Run to Ground(27)
He liked her Southern drawl. It was almost relaxing. “No.” Her cart, by contrast, was heaped with food, more than one woman could eat in a month. Interesting.
Although she must have noticed the direction of his gaze, she just shifted her weight and changed the subject. “Are you done for the day or just starting?”
“Done.” He looked pointedly at her cart and then back at Jules. “Feeding an army?”
He didn’t expect her to laugh. It startled him how it transformed her. Theo had thought she was beautiful before, but when she laughed… It took his breath away and made him forget his next question.
“You could say that.”
He blinked, looking down for a moment so he could get his thoughts in some sort of order again. What was he doing? He was interested in her as a cop would be interested in a suspicious stranger. There was nothing personal about it. Even as the thought passed through his head, he knew it was a lie. Self-directed irritation made his next question come out more harshly than he’d intended. “Who lives with you?”
She flinched, her fingers turning white as they tightened around the cart handle.
“Sorry,” he grumbled, rubbing a hand over his closely shorn head. He could be an asshole. Theo fully accepted that. He’d never been a bully, though.
Jules blinked, her grip on the cart easing. “Did you just…apologize?” Her accent gave “apologize” a few extra syllables, making the corner of Theo’s mouth twitch. She really was cute. Then her shocked tone penetrated, and he scowled again.
“Yeah.” He was capable of basic courtesies. At least, he used to be. “Why’s that so surprising?”

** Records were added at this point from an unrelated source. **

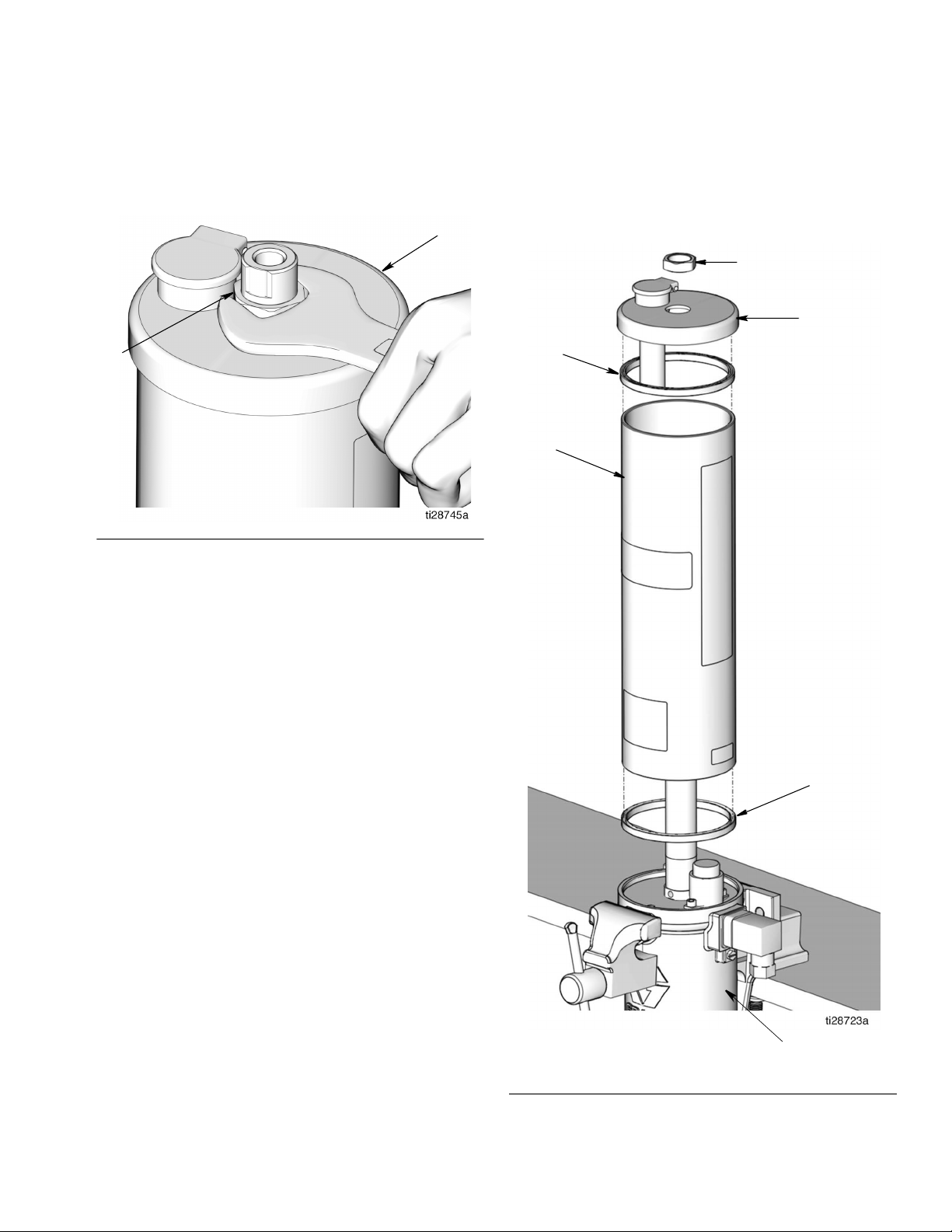 ti28745a

ti28723a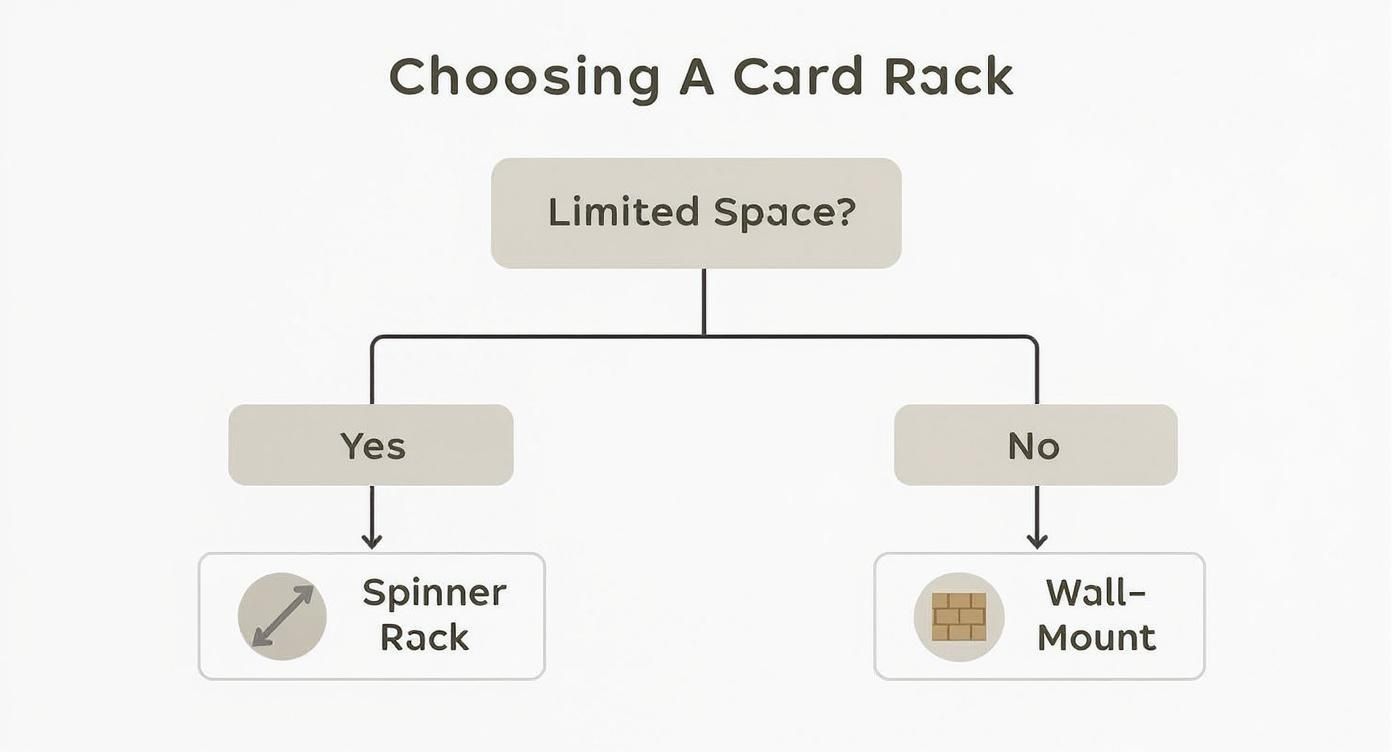 Choosing A Card Rack

Limited Space?

Yes

No

Spinner Rack

Wall-Mount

She studied him again, but it seemed different this time, more…thoughtful. “You just didn’t seem like a huge apologizer.”
“I’m not a huge one.”
Her smile returned as Jules tilted her head down a little, although she still held his gaze in a way that was almost flirty. “You look pretty big to me.”
He found himself leaning a little over the cart handle, as if his body was trying to get closer to her. He was fighting a smile again. His end of this back-and-forth felt a little stiff and rusty, but enormously good, too. It was like when he took an old, corroded engine and brought it back to life. He opened his mouth to respond, but another cart crashed into the side of his.
“Imagine bumping into the two of you here.” It was Hugh. Of course it was.
“Are you stalking me?” Theo demanded, glaring at Hugh, who just looked amused.
“Me?” he gasped, a meaty hand pressed against his chest. “Me stalking you? How do you know I wasn’t here first? Maybe you’re the one stalking me.”
Theo narrowed his eyes. His glare could convince armed criminals to back down, but Hugh just kept grinning.
“What were the two of you talking about?” Hugh leaned on the handle of his cart. “Were you harassing our nice, non-spitting waitress again, T?”
The smoldering anger that sat in Theo’s chest flared at the thought of Hugh trying to save Jules from him. It stung sharply that Hugh thought Theo couldn’t be trusted even to grocery shop, for Christ’s sake, without going on a rampage. It wasn’t just Hugh, either. Everyone at the station, from his lieutenant to the rabbity guy in charge of parking control, treated Theo with the same caution they’d treat a bomb about to explode. Theo was sick of it. Before he could verbally rip Hugh apart, Jules spoke.
“He’s not harassing me.” Theo looked at her in surprise, his mouth snapping shut. “He’s just telling me things I need to know. About the grocery store. Since it’s new to me and all.”
Theo cleared his throat to disguise his snort. Jules really was a terrible liar. And she’d lied to protect him, even though he’d been interrogating her earlier.
After a startled pause, Hugh leaned forward, focused on Jules. “Really? Tell me. I’ve lived in Monroe my entire life, and I didn’t think there was anything to know about the grocery store. C’mon, share. I’m dying to know the Monroe Market secrets.”
Shifting uncomfortably, Jules sent Theo a frantic “help me!” glance, and Theo suddenly understood the lure of a damsel in distress—especially a hot damsel who’d just lied to protect him.
“Don’t you have shopping to do?” Theo asked, giving Hugh’s empty cart a pointed glare. “Unless you’re here just because you are stalking me.”
Hugh grinned at him. “You wish you had a stalker as fine as me.” He looked between Theo and Jules, his pointer finger following his gaze, back and forth like a metronome. “And don’t think I didn’t notice this sudden disturbing alliance between you two.”